* Directions for this task
Copy out word for word the part of the entries that opens with the line containing "What is the separation" and runs through the end of the entries, including both the first and last lines.

* Given entries
<<<<

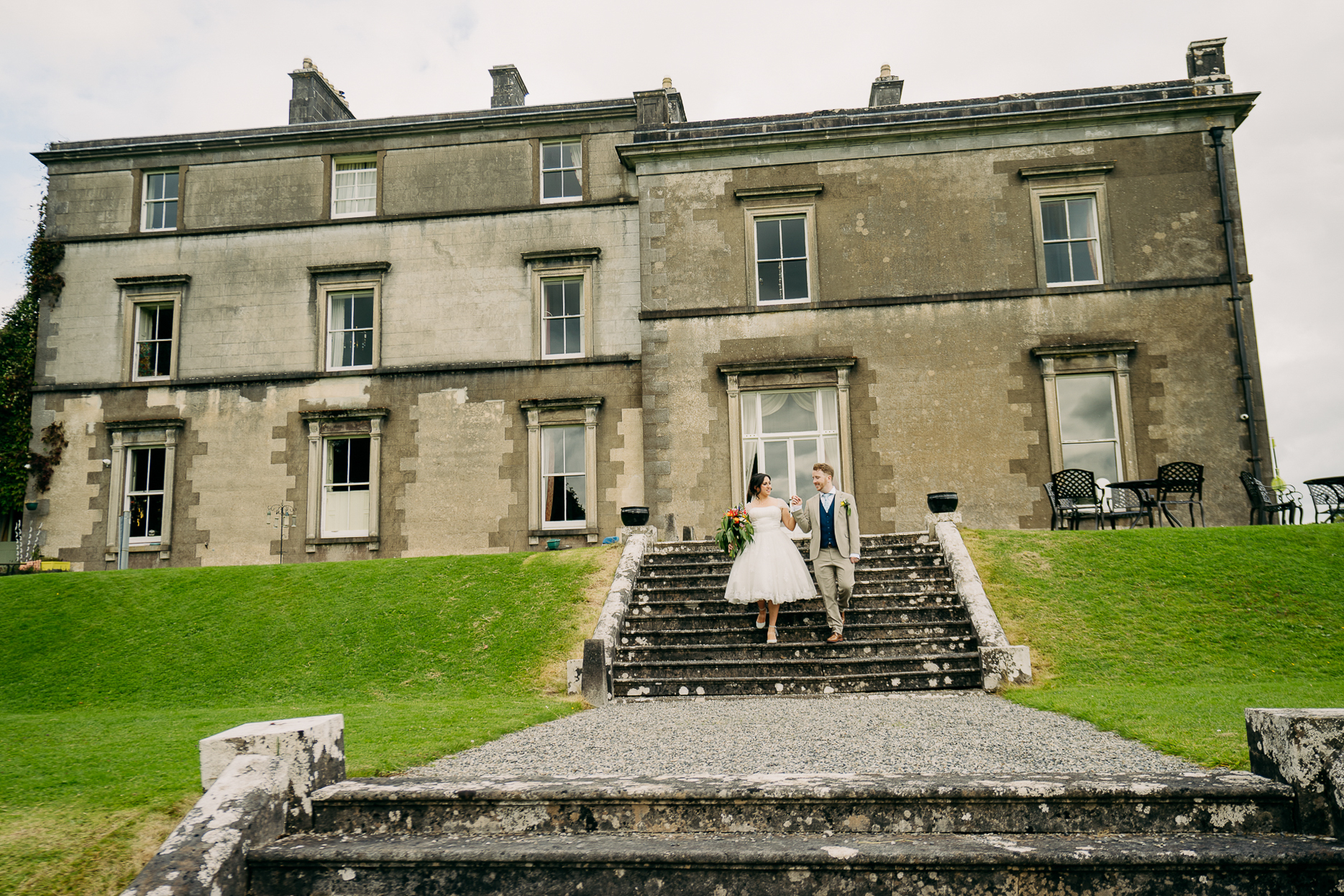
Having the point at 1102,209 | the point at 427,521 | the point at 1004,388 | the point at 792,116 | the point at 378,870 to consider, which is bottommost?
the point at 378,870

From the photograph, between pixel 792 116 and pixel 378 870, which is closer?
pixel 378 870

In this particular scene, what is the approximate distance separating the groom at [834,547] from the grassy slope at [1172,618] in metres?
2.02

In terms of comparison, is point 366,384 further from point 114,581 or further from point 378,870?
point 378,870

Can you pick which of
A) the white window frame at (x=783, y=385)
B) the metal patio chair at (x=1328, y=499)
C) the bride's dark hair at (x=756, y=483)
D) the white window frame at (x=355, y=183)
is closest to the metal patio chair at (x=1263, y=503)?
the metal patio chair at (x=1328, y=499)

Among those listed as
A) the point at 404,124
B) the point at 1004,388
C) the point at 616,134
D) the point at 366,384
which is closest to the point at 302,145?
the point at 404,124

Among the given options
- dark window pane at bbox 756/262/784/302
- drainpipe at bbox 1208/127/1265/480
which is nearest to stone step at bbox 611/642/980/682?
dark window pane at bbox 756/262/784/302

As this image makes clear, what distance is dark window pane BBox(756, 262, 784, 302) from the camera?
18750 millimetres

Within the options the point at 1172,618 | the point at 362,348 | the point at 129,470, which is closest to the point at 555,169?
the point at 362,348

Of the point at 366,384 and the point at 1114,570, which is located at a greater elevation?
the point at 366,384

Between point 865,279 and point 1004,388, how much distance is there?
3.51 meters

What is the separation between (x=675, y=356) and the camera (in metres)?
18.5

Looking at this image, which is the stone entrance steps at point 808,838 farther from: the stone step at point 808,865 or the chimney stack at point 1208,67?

>>>>

* Exercise solution
What is the separation between (x=675, y=356) and the camera (in metres)?
18.5

Looking at this image, which is the stone entrance steps at point 808,838 farther from: the stone step at point 808,865 or the chimney stack at point 1208,67?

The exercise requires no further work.